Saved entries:
┄┄┄┄┄┄

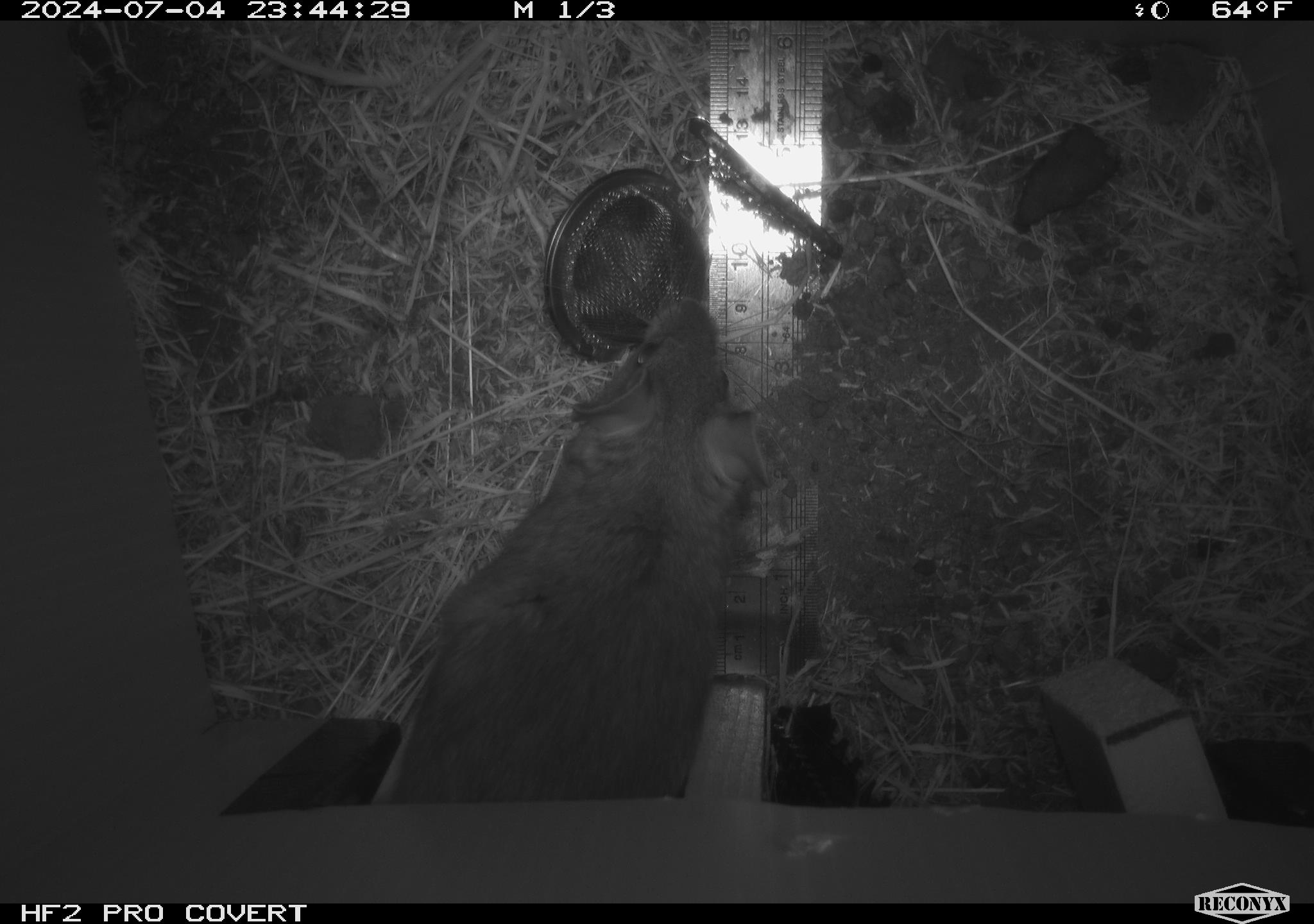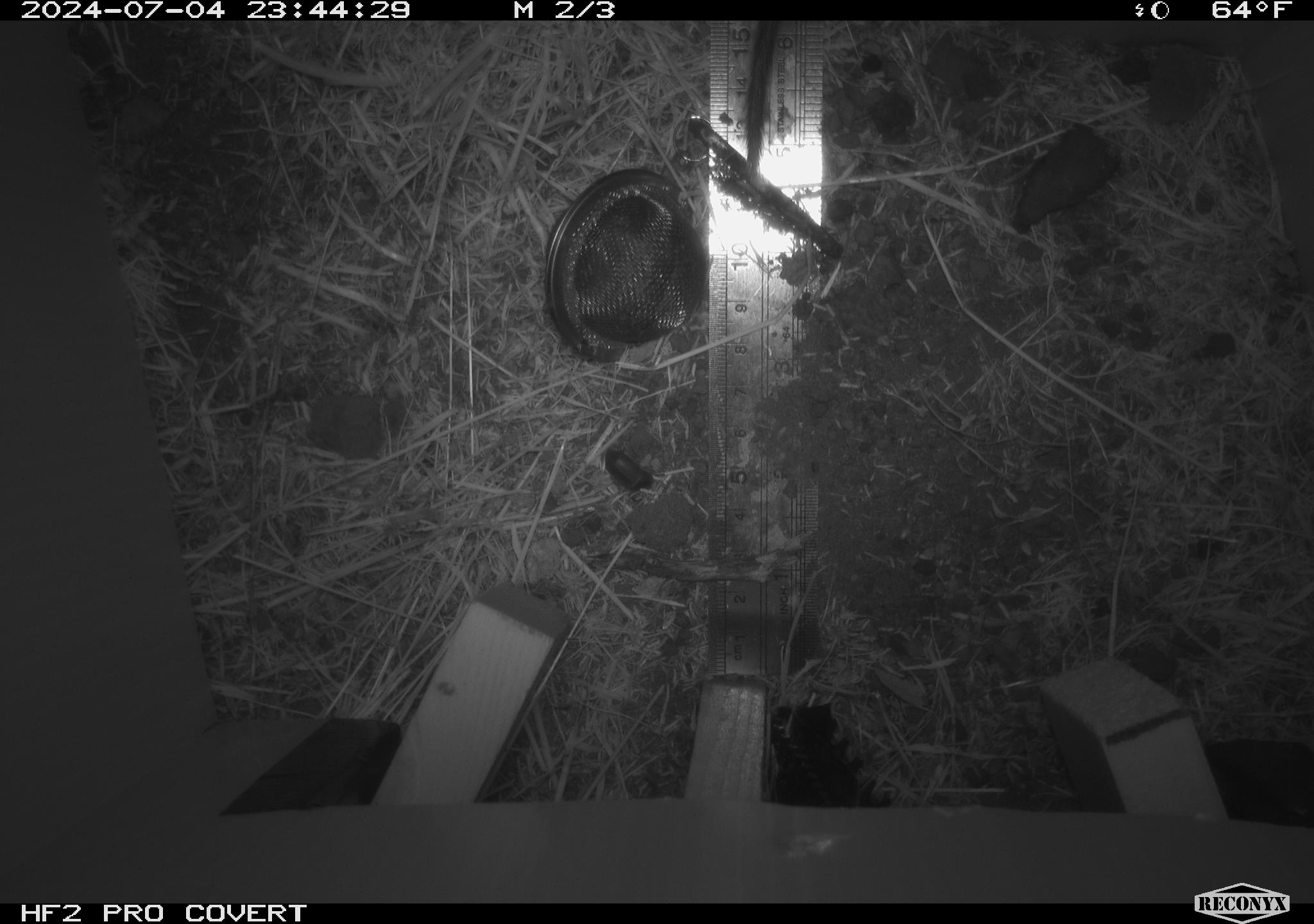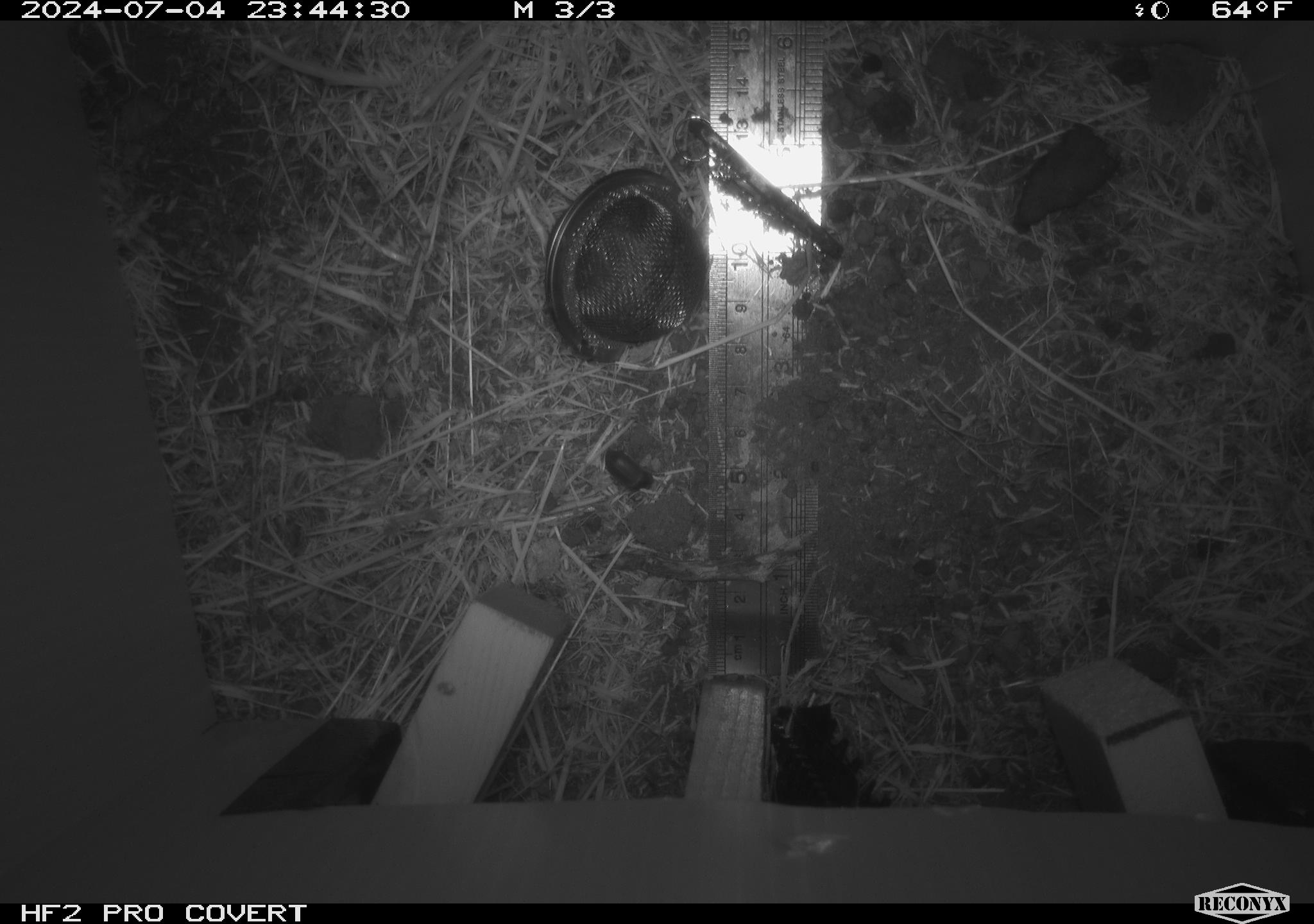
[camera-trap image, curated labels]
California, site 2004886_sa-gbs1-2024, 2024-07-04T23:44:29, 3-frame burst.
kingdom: Animalia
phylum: Chordata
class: Mammalia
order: Rodentia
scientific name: Rodentia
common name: woodrat or rat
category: woodrat or rat species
Woodrat or rat species (woodrat or rat) (Rodentia).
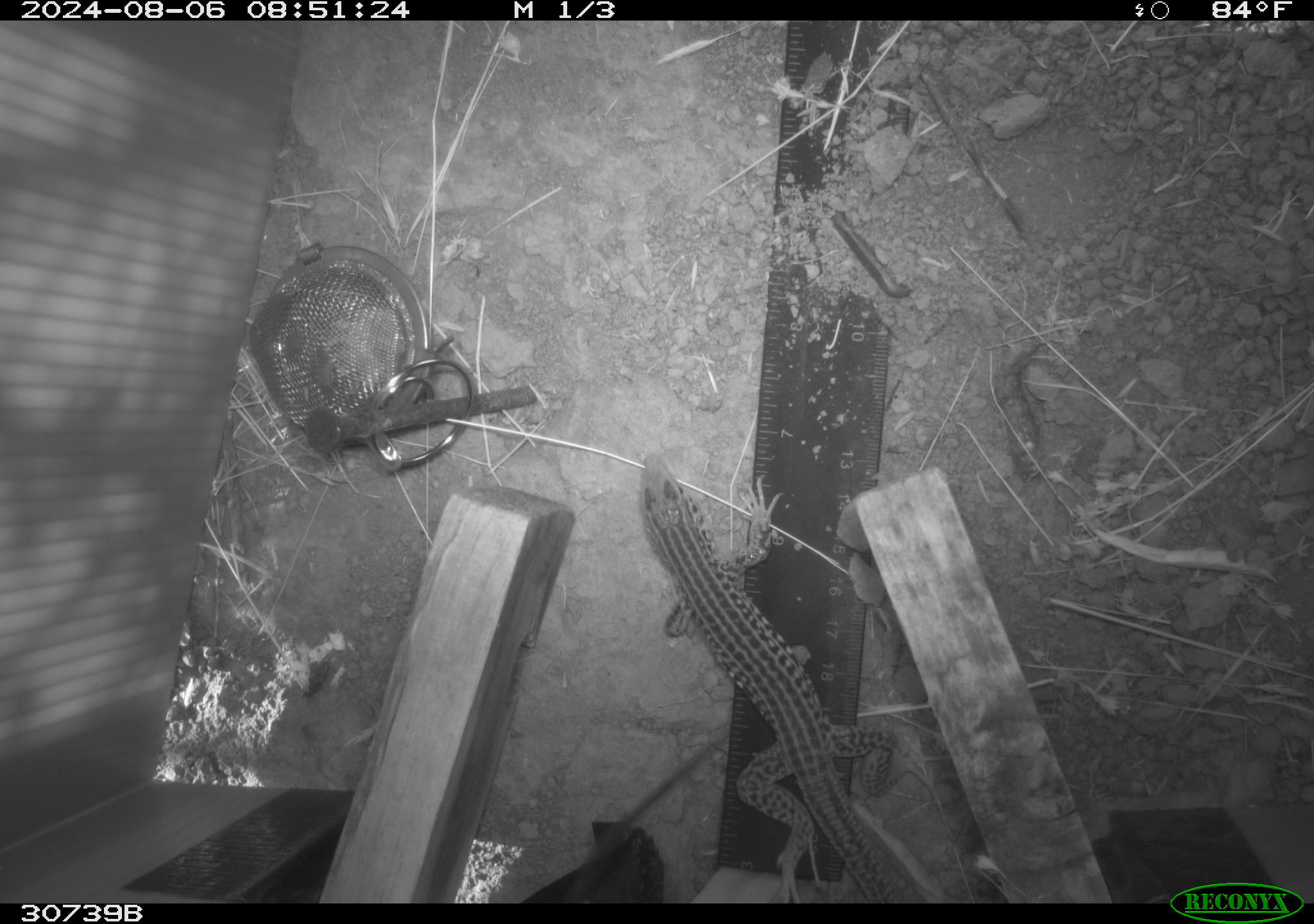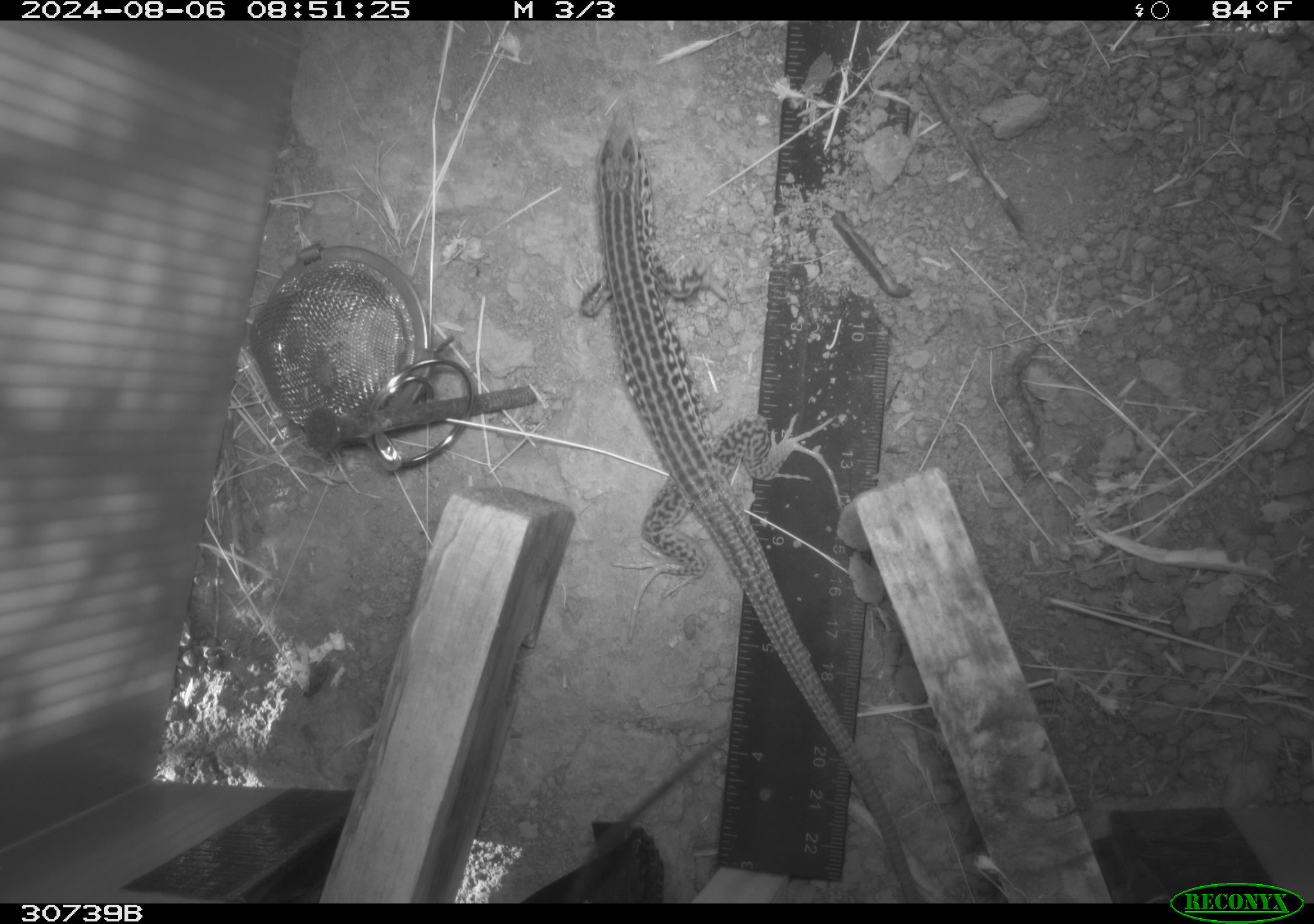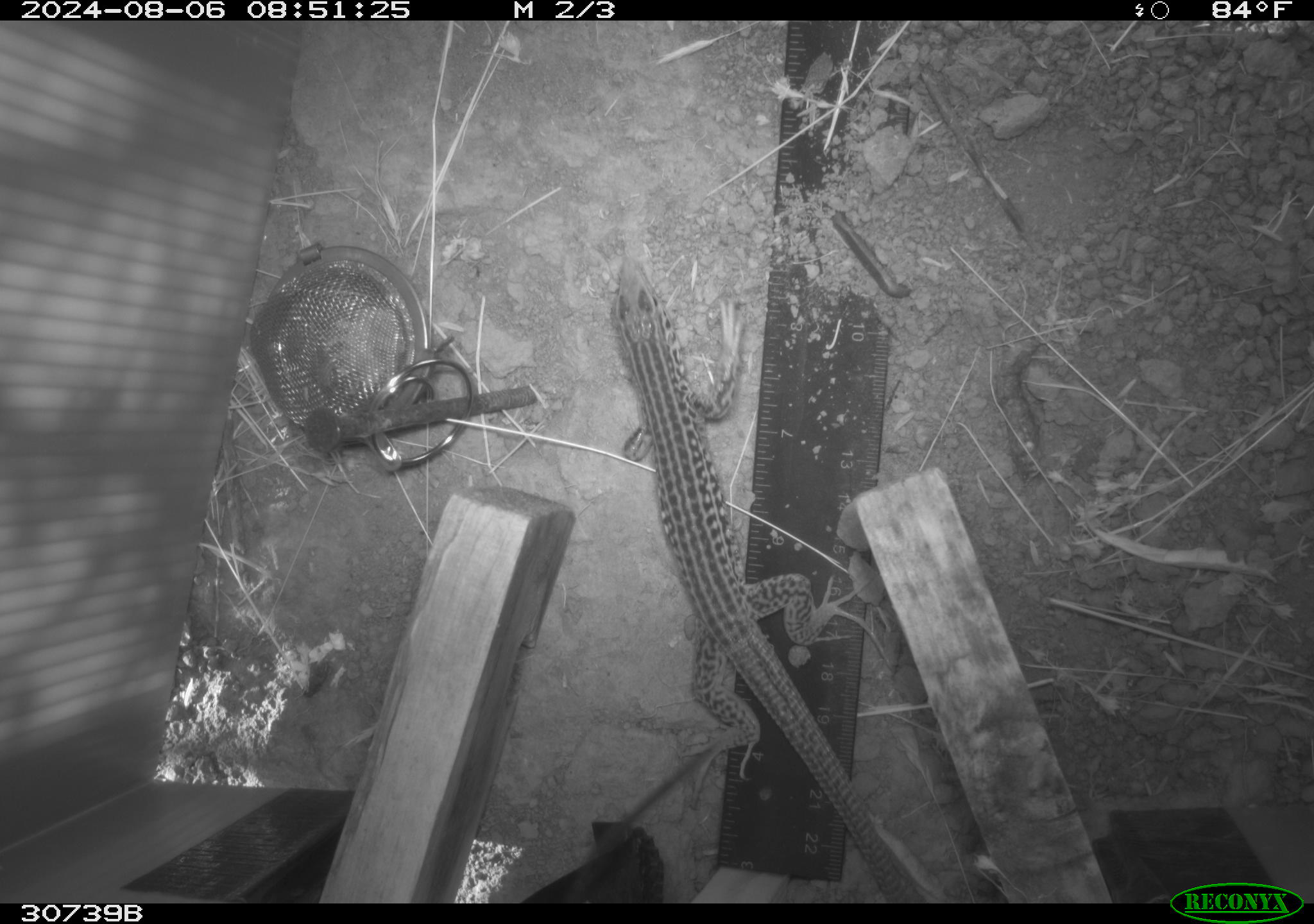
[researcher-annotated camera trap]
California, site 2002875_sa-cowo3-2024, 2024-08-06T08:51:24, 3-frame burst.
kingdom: Animalia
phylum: Chordata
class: Reptilia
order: Squamata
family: Teiidae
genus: Aspidoscelis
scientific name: Aspidoscelis tigris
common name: western whiptail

┄┄┄┄┄┄

WHAT THE TASK ASKS =
Would you please reproduce the entries above, starting at the line with "common name: woodrat or rat" and stopping after the line with "family: Teiidae"? Omit any pictures.

RESPONSE TO THE TASK =
common name: woodrat or rat
category: woodrat or rat species
Woodrat or rat species (woodrat or rat) (Rodentia).
[researcher-annotated camera trap]
California, site 2002875_sa-cowo3-2024, 2024-08-06T08:51:24, 3-frame burst.
kingdom: Animalia
phylum: Chordata
class: Reptilia
order: Squamata
family: Teiidae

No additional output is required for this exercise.